Junya Ikeda, best known for playing Gai Ikari / Gokai Silver in 2011~2012’s Kaizoku Sentai Gokaiger, has since furthered his career in acting, voice acting, and screenplay. Since Gokaiger, he appeared in 2013’s GARO ~Yami wo Terasu Mono~ as Takeru Jakuzure / Flameblade Knight Zen and was announced to voice Knives Millions in Trigun Stampede in July. He even started his own performance series En*Geki in 2015.
While speaking with Oricon News about En*Geki’s sixth production, titled Suna no Shiro (translated: Sand Castle), Ikeda revealed that he was diagnosed with depression two years prior, calling it the “turning point in his life.” Because of the COVID pandemic, the previous work -4D-imetor was forced to be cancelled in 2020 (although the performance would be held in 2021). Ikeda further told that “many things had come up” in his private life and “[he] truly felt like [he would] die.”
However, he continues, “But I’m alive, and I want to show myself as I am now, all of it and candidly.” All of his pain and joy are put into Suna no Shiro, Ikeda explains. “This production is crucial for me to move forward. It’s the first step towards a new me.”
“People can’t do things alone,” he adds. “I truly feel that they have to connect with others, and I want to make that connection through this production.”
Following the publication of Oricon News’ article, Ikeda continued to elaborate through his Twitter account.

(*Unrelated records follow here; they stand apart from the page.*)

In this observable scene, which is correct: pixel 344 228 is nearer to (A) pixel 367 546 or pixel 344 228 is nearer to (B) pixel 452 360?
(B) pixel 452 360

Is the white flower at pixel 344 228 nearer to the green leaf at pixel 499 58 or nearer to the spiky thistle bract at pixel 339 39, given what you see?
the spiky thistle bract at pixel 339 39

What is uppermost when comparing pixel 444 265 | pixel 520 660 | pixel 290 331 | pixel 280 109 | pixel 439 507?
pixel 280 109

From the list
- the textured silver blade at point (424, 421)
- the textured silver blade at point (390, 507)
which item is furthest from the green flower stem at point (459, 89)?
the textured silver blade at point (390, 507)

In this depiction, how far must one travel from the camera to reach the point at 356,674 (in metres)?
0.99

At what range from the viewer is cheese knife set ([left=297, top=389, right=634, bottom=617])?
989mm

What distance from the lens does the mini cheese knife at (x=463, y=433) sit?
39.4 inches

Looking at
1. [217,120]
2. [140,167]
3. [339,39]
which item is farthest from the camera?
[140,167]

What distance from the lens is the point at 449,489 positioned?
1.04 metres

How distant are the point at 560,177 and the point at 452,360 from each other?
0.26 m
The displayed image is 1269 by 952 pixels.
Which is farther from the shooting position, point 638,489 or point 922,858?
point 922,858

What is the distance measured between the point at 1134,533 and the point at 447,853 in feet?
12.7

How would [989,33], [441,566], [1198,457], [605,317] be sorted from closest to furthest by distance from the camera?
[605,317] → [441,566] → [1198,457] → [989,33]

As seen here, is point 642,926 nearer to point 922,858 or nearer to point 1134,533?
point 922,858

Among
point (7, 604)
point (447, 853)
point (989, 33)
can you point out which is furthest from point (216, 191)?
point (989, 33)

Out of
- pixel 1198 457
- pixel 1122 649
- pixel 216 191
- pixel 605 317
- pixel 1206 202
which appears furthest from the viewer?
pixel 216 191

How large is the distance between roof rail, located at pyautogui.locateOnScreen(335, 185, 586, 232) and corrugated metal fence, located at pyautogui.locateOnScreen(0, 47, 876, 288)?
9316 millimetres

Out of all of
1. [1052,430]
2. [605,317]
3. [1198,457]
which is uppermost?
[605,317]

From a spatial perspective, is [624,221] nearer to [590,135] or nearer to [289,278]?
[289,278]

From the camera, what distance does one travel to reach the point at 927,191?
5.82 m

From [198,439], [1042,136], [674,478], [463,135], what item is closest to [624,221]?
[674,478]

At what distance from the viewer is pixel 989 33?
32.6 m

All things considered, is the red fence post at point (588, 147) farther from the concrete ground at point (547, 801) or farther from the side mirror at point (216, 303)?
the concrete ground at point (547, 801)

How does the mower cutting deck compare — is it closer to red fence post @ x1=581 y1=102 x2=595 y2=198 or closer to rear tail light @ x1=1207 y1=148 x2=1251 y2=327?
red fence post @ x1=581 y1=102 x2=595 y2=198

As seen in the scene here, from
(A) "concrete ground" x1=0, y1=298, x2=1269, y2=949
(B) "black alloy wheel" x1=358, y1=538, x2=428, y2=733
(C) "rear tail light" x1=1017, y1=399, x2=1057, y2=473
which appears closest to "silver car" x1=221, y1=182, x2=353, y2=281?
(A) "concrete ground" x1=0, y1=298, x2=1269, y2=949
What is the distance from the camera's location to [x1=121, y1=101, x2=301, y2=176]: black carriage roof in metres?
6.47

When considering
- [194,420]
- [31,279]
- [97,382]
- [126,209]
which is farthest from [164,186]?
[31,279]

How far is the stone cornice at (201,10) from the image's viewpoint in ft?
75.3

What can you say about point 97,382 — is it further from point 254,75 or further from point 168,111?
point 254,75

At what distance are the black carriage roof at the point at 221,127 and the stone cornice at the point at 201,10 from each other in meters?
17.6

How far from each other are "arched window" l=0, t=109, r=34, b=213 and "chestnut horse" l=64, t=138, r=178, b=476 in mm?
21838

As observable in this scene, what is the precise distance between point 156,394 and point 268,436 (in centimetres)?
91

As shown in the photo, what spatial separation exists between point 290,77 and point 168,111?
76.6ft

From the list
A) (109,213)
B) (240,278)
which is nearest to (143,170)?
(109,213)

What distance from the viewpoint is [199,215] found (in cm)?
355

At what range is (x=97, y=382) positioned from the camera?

To quote:
“I wasn’t trying to hide it, but since I touched on it in yesterday’s [Oricon News] article, I figured I should make more mention of it.
About two years ago, I was diagnosed with depression. Though there was suicidal behavior, a series of coincidences saved me, and I finally found it in me to go to a hospital.
After talking to my doctor, I learned that I’ve been suffering fom depression for so long I don’t even know when it started. That said, I’m still here.
But don’t misunderstand, this isn’t all bad! The ability to focus on your time is vital for creative work, and being in touch with your emotions is an incredible power in this world!
I think it is because of these feelings that the meaning of my life shines, so again, it’s not all bad at all.
And thanks to these feelings, I could write the story for Suna no Shiro. And look at that, You can still buy tickets for it! (laughs) Direct marketing at work! Please come see the show!”
Suna no Shiro will be performed in Kinokuniya Hall (Tokyo) October 15-30 and in ABC Hall (Osaka) November 3-13.